(READING PASSAGE)

On the morning of Feb. 7, 1998, 38-year-old former Bengals safety Bobby Kemp returned from the gym to his home in North Hollywood, Calif. After his wife and two-year-old daughter went to feed ducks at a nearby park, Kemp showered, set his wristwatch, put on a pair of jeans and shot himself in the chest with a revolver that he kept in the bedroom closet. "We came home, and I tried to open the door, but the chain was on," says Inga Colbert, Kemp's second wife. "I knocked down the door and told our daughter to stay in the living room. I opened the door to the bedroom, and he was already dead."

Known as the Enforcer during his seven seasons with the Bengals (1981 to '86) and the Buccaneers ('87), the 6-foot, 189-pound Kemp played through pain—one season with a dislocated left shoulder that never fully healed—while inflicting hurt on opponents, often with his helmet. "He'd come to the sideline woozy a lot," recalls Bengals teammate Mike Martin. "I'd say, 'Man, you've got to stop leading with your head.' And he was like, 'My head is hard enough to knock these guys down, and I'm not big enough to overpower 'em.'"

Nearly 14 years after his death, there is no way to determine how those collisions might have affected Kemp's psychological state. To speculate that his death was a football tragedy may be too simple an explanation for a man most knew only as a voracious reader and a soft-spoken loner. (Some of his '86 Bengals teammates didn't know he had died until contacted by SI for this project.) Kemp left no note—only morbid promises, told to a select few, that suicide would be his final act. "He talked about it since we were kids," says Kemp's first wife, Christy, who met Bobby during their sophomore year at Taft Junior College in California and was married to him for 13 years, during which time Kemp battled alcohol and drug addiction. "That's the way it was always going to happen. He wanted it to be like any other day. He was true to his word."

(End READING PASSAGE)
(DATASET SECTION)

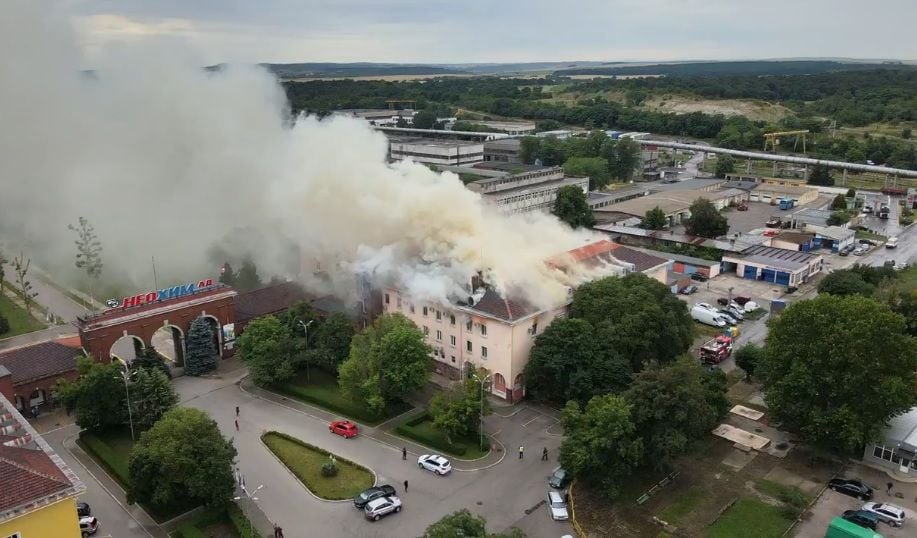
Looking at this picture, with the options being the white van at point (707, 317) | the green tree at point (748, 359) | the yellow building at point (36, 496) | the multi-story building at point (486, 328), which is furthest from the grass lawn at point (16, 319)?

(End DATASET SECTION)

**WORK INSTRUCTIONS**.
A. Translate this sentence from the passage about Bobby Kemp into Spanish: "Nearly 14 years after his death, there is no way to determine how those collisions might have affected Kemp's psychological state."
B. Write the next part of the passage about Bobby Kemp, picking up after its final sentence.

**EXPECTED RESPONSES**.
A. Casi 14 años después de su muerte, no hay forma de determinar cómo esos choques pudieron haber afectado el estado psicológico de Kemp.

B.
Kemp, who became a paramedic after his NFL days, appears to have been gripped by depression from an early age. He confided to both of his wives and to Douglas Aberg, his best friend and ambulance partner, that when he was about nine years old he found a gun, put it in his mouth and contemplated pulling the trigger. "He had some moments of sheer sadness," says Aberg. "Bobby told me many times, 'I will not live to see the day when I'm 40 years old.'"

Football, in fact, may have been Kemp's saving grace. "It was the one thing he loved more than anything," Christy says. "I think it regulated him. When football was over, he was just never the same. With that hole in his life, it just slowly deteriorated."

In his second profession the Enforcer would sit and talk with patients at nursing homes or pull his ambulance over to help people struggling with wheelchairs. "Bobby was a gentle, humble soul. He treated everyone with dignity," Aberg says. "But the contrast of playing in a Super Bowl and wheeling people around on a gurney—I don't think Bobby thought his life was going to be like that."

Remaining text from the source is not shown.